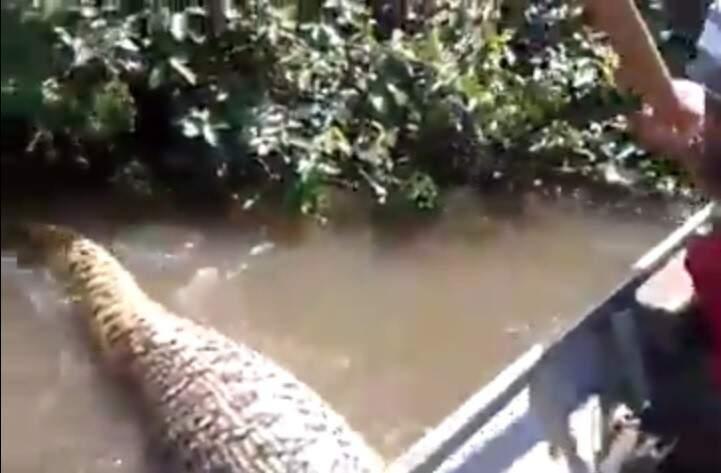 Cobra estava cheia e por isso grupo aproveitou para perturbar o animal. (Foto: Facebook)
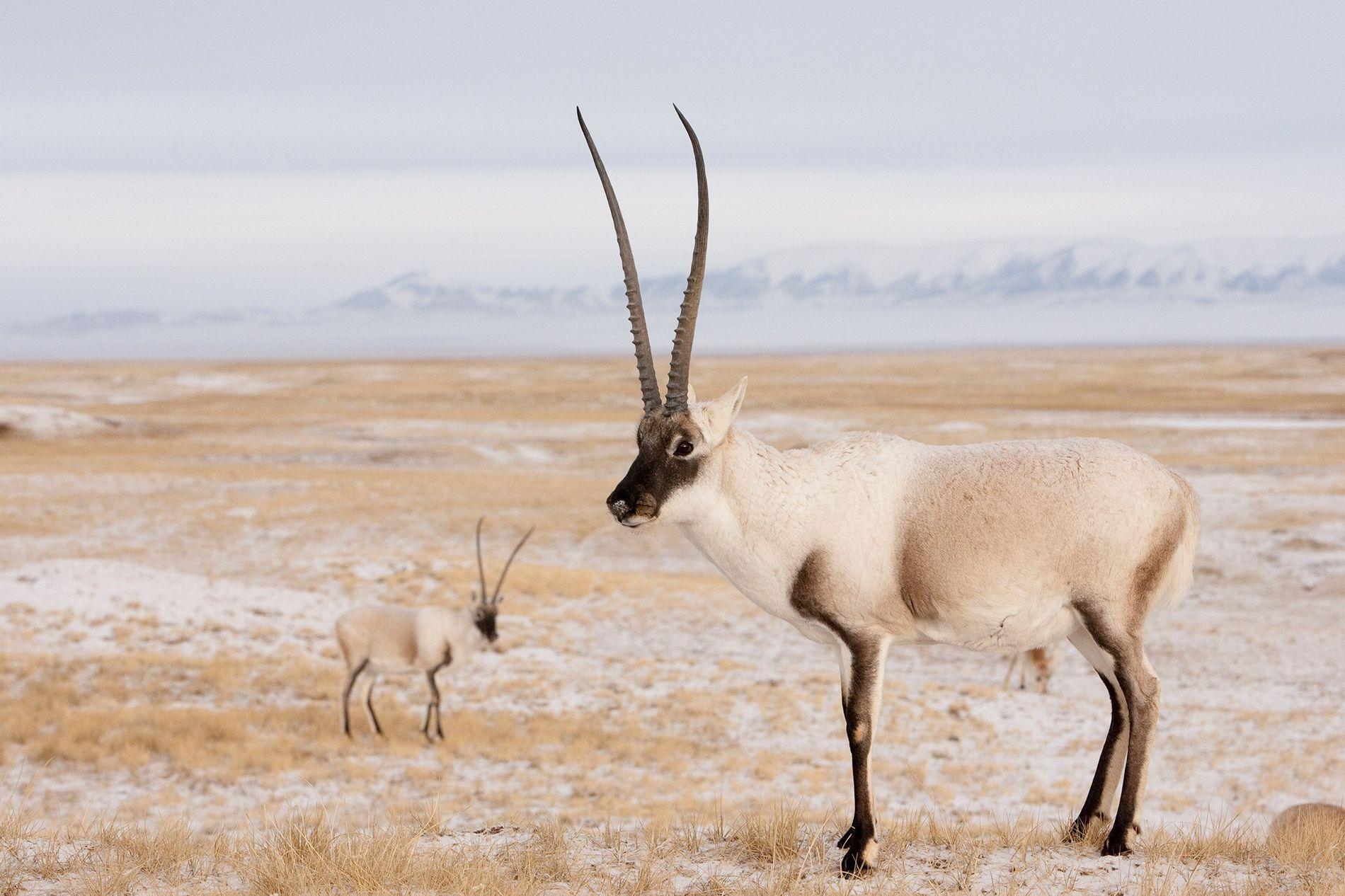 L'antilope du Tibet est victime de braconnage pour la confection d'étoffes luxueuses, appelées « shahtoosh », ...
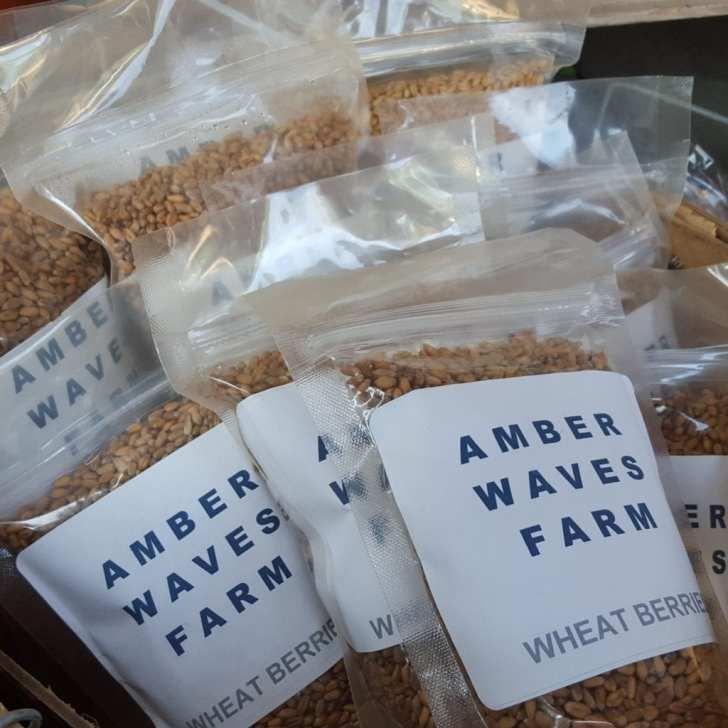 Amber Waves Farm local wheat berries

--

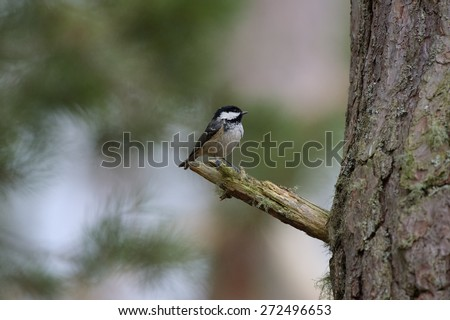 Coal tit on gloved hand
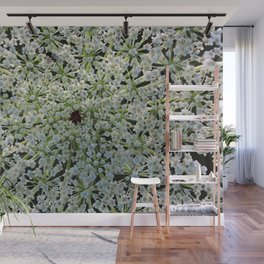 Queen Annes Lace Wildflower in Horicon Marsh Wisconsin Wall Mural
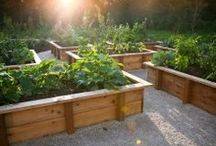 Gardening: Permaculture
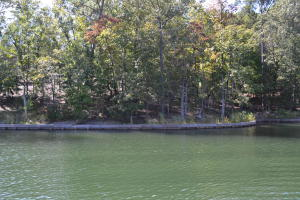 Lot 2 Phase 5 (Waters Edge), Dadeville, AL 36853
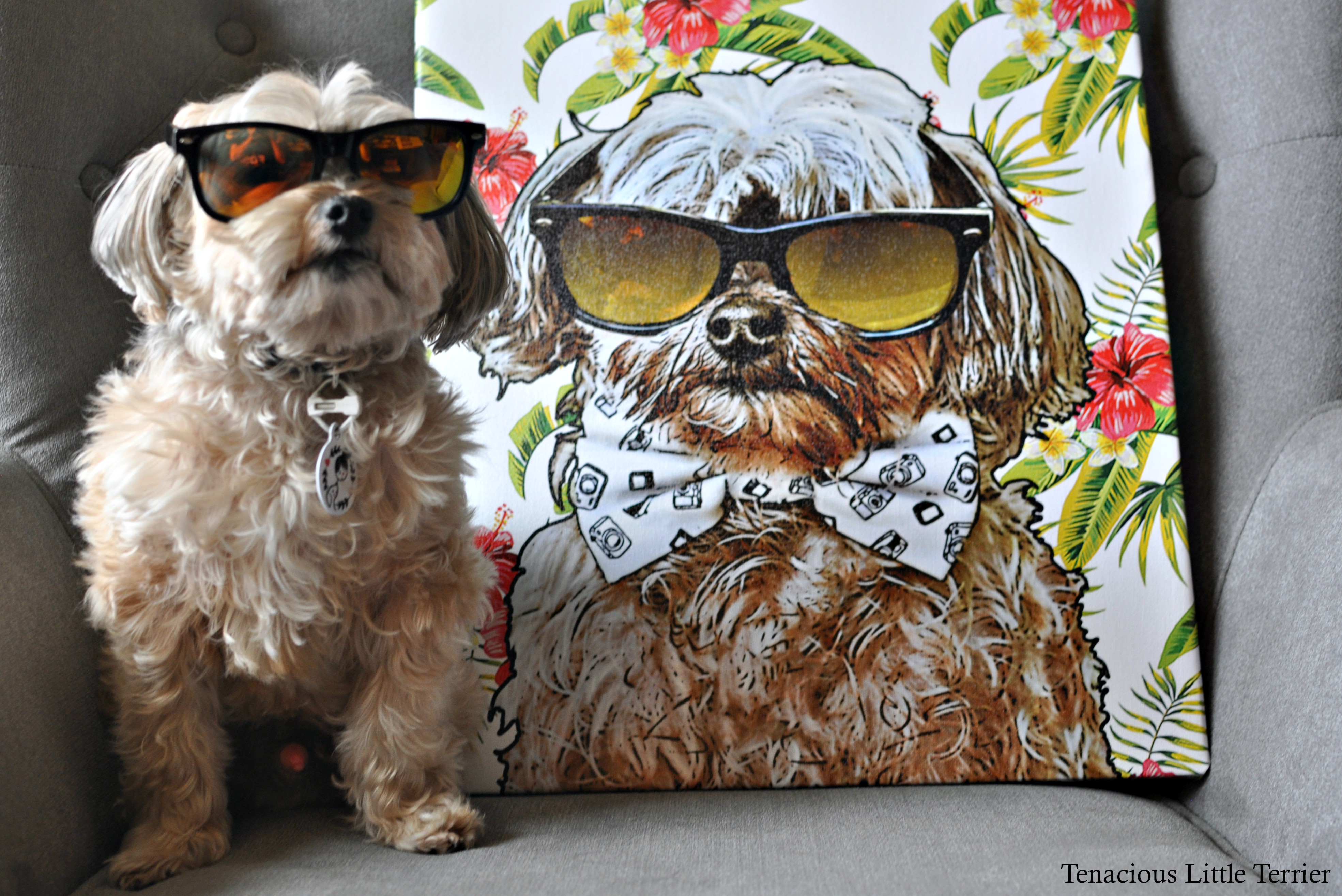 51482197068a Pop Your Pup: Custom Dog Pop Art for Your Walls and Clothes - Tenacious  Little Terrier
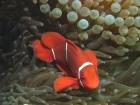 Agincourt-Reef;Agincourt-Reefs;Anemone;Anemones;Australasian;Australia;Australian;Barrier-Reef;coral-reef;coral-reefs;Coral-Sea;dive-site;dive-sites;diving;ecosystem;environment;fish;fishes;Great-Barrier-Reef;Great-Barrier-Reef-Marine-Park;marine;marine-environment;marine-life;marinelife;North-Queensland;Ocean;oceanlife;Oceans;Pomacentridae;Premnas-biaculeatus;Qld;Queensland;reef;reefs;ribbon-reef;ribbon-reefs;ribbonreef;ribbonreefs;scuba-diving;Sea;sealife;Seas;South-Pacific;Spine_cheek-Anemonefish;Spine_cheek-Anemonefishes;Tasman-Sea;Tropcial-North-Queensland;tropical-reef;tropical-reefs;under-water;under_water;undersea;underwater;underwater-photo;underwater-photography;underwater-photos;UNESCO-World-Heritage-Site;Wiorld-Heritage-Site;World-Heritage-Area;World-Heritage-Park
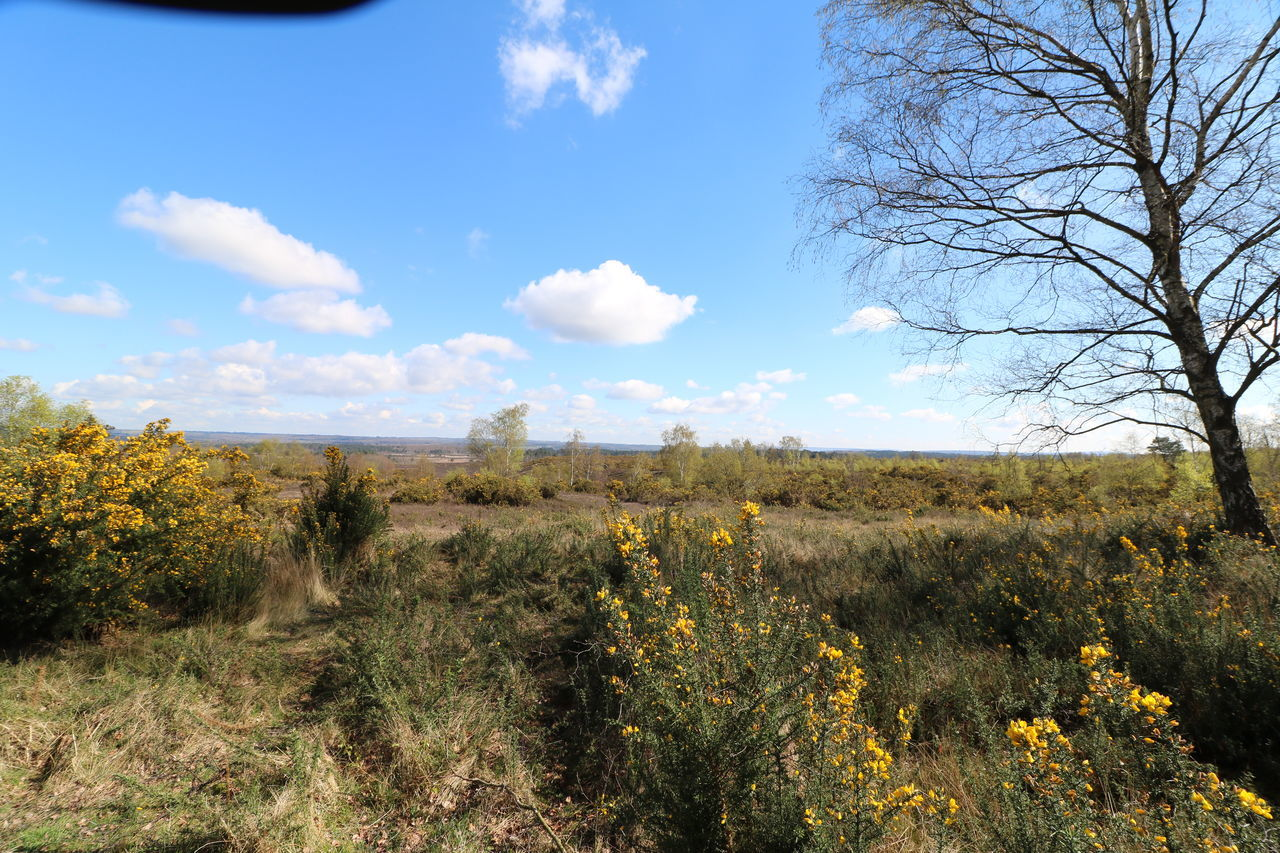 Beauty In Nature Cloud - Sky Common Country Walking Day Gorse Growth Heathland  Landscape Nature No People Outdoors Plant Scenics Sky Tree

...

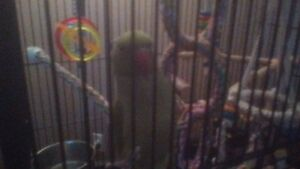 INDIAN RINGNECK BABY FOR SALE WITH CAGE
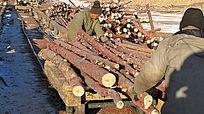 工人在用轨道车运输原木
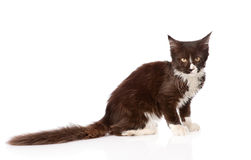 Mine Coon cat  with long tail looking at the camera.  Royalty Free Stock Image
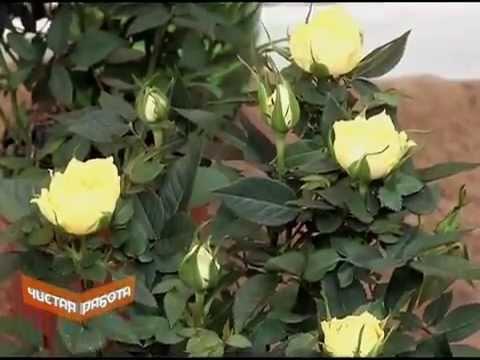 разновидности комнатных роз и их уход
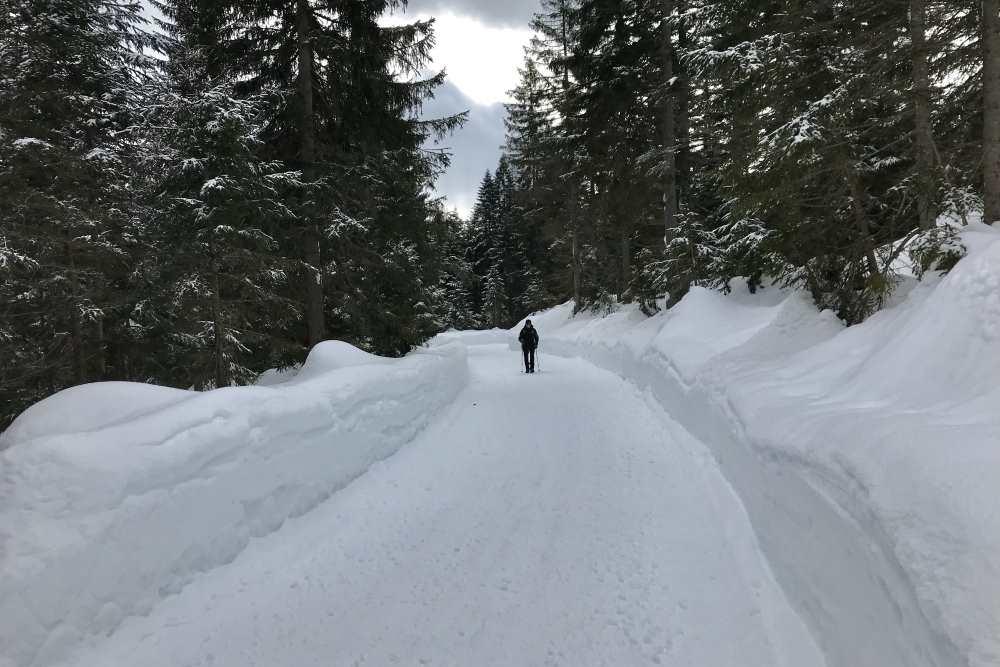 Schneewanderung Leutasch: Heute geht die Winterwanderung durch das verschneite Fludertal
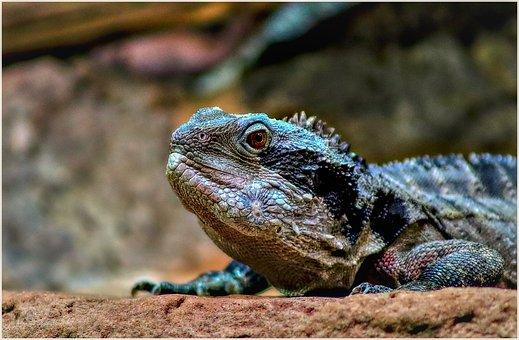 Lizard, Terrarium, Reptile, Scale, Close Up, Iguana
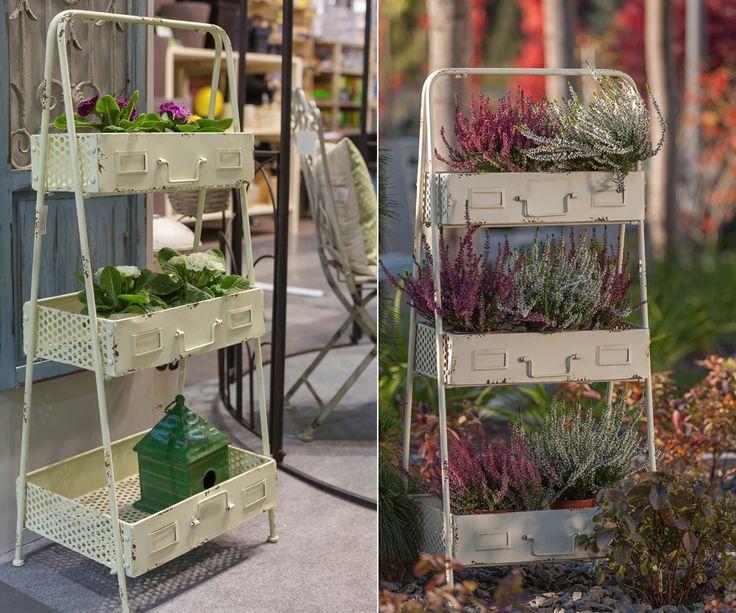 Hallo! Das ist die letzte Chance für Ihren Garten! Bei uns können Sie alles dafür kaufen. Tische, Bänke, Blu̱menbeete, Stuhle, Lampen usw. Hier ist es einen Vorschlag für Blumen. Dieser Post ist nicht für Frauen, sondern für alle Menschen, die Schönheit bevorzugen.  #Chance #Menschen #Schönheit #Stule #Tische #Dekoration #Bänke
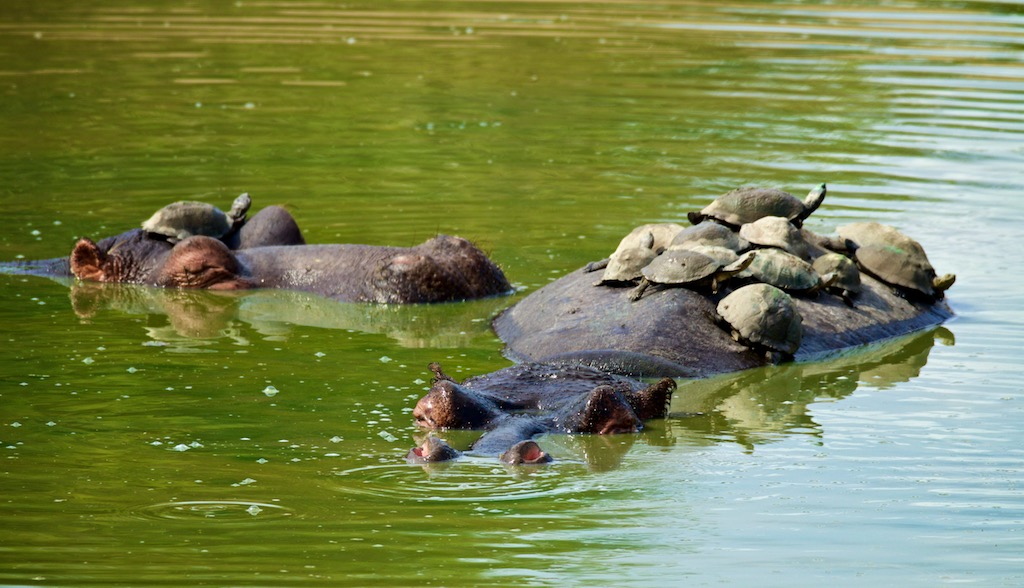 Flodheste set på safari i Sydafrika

Action item: Nothing outside the stretch above, from the line with "Cobra estava cheia" through the line with "Amber Waves Farm local wheat berries", is set down. Transcribe that stretch exactly, ends included, but not its pictures.

Solution:
 Cobra estava cheia e por isso grupo aproveitou para perturbar o animal. (Foto: Facebook)
 L'antilope du Tibet est victime de braconnage pour la confection d'étoffes luxueuses, appelées « shahtoosh », ...
 Amber Waves Farm local wheat berries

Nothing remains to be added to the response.